What could be better than artichoke hearts cooked in a sauce of garlic, tomatoes and olive oil?

Serving it with crusty bread and great company, that’s what.   



  • ½ C virgin Olive Oil

  • 2 Butter

  • 1 bulb Garlic, peeled and minced

  • 10 Cherry Tomatoes cut in half

  • 2 Tbs dry White Wine or Lemon Juice

  • 1 can or 1 package of Artichoke Hearts (about 2 cups)

  • Freshly cracked pepper

  • Sea salt

  • Crushed Red Pepper Flakes, optional

serves 4

Drain the artichoke hearts well.   If I am preparing a single batch, I gently squeeze the chokes between thumb and forefinger with the cut side down.   If I am tripling the batch, I like to use a salad spinner.   Align the chokes with the cut side facing counter to the spin of the basket.   I usually run them through twice.

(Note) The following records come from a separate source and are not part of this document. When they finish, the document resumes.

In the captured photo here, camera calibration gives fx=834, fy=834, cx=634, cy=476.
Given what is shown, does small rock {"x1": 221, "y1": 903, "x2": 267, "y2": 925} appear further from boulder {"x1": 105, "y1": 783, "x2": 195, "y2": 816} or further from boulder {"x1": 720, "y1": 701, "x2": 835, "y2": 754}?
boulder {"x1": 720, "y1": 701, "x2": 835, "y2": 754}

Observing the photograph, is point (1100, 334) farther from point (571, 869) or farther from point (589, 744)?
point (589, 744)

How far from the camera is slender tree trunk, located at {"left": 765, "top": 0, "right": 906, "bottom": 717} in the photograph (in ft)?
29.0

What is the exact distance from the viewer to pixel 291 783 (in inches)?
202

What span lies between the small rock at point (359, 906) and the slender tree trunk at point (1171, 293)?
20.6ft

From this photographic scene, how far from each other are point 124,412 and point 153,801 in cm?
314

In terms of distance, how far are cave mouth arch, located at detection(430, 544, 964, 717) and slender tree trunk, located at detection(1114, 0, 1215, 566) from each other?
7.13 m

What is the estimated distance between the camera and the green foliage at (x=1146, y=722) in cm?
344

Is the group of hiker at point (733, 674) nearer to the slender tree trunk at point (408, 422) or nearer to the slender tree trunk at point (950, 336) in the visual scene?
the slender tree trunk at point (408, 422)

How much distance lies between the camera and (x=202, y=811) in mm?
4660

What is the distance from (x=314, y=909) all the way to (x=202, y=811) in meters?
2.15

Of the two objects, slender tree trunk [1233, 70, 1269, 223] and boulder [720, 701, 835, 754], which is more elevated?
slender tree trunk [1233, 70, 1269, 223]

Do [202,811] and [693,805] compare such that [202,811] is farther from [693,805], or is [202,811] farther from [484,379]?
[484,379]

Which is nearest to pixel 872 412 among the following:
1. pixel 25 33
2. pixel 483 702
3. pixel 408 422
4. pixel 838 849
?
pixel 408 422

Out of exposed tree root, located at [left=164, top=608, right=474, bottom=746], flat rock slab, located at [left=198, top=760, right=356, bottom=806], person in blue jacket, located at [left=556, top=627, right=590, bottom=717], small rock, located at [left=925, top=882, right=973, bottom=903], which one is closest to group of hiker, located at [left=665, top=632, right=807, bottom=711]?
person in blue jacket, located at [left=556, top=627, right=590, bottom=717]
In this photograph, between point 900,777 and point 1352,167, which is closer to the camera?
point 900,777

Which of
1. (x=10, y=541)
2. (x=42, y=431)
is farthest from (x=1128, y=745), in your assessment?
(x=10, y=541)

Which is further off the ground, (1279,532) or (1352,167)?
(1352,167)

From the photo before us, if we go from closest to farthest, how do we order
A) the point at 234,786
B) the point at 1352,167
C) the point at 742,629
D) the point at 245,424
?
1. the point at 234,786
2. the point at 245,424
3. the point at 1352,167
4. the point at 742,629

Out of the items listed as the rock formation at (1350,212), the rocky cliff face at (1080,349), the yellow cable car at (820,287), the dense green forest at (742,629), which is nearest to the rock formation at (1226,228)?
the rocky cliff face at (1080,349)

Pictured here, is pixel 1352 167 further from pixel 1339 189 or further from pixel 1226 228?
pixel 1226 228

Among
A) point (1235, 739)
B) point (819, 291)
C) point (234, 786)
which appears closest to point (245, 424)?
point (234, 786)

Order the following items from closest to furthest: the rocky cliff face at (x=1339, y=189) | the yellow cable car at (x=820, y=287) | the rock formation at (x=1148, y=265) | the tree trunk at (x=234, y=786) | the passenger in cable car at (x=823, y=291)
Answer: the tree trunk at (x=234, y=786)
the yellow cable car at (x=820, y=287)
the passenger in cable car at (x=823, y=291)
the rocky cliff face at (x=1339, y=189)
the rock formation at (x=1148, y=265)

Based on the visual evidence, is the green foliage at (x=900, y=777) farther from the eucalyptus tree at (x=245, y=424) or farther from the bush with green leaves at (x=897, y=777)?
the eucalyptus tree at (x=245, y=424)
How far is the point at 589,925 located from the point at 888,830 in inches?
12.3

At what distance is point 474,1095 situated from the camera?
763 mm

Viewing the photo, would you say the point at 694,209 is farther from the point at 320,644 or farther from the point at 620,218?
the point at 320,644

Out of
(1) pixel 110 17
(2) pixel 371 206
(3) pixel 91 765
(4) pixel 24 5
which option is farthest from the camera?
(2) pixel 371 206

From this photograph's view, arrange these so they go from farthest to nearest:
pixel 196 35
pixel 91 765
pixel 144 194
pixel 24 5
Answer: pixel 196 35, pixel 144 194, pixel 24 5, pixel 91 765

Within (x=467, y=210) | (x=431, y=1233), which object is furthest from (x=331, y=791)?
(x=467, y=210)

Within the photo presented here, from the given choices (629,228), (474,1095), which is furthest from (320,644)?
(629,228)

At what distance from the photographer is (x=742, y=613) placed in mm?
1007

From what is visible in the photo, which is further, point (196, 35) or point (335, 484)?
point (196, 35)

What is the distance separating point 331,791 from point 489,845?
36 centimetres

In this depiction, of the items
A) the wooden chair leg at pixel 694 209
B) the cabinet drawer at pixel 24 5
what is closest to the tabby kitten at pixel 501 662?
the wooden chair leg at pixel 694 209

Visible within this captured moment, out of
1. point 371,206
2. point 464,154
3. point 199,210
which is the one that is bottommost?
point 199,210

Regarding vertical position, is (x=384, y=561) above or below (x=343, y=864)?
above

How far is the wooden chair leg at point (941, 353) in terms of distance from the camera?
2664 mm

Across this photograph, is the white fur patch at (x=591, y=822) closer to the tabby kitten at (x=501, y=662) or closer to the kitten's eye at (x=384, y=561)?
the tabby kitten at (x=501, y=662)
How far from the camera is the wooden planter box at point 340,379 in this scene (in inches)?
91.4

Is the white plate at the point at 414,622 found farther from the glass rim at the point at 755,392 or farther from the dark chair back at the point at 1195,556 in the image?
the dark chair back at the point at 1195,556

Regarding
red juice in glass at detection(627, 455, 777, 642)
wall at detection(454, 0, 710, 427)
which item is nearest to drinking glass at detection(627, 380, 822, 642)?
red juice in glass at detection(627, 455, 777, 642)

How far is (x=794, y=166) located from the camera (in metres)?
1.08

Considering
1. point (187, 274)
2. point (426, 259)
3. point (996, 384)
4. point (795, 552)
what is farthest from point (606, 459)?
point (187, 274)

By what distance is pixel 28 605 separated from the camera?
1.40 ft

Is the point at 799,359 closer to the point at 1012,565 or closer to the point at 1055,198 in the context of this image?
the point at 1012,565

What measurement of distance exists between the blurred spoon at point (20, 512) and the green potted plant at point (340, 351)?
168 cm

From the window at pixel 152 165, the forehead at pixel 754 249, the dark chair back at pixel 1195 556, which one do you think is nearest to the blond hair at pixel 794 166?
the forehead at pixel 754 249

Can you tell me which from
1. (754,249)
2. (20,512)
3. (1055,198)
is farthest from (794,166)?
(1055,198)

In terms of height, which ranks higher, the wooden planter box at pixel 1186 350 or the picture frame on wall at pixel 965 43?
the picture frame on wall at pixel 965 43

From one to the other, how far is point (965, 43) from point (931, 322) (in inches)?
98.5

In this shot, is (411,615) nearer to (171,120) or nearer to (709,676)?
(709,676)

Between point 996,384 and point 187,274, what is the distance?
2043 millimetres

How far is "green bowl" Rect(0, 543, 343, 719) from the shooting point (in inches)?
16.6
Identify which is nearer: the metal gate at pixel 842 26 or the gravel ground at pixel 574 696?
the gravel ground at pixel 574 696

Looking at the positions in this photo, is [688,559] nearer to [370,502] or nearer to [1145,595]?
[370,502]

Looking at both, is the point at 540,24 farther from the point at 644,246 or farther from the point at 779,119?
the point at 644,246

Add oil and butter to the skillet or chef’s pan, turn on the heat to medium.

When the butter is half melted, add the garlic.   Cook for two minutes, stirring frequently.  Do not let the garlic brown too quickly, adjust the temperature accordingly.


Add the tomatoes, cooking for 2 minutes and stirring frequently.  If you are using the pepper flakes, add them now.

Pour in the wine or lemon juice, and cook for two minutes.

Add the artichoke hearts, and cook for another five minutes, stirring occasionally.

Salt and pepper to taste.   Serve hot with crusty bread and a delicious vino.

For a delicious and easy meal, toss in shrimp and spinach for the last couple of minutes and serve over angel hair pasta.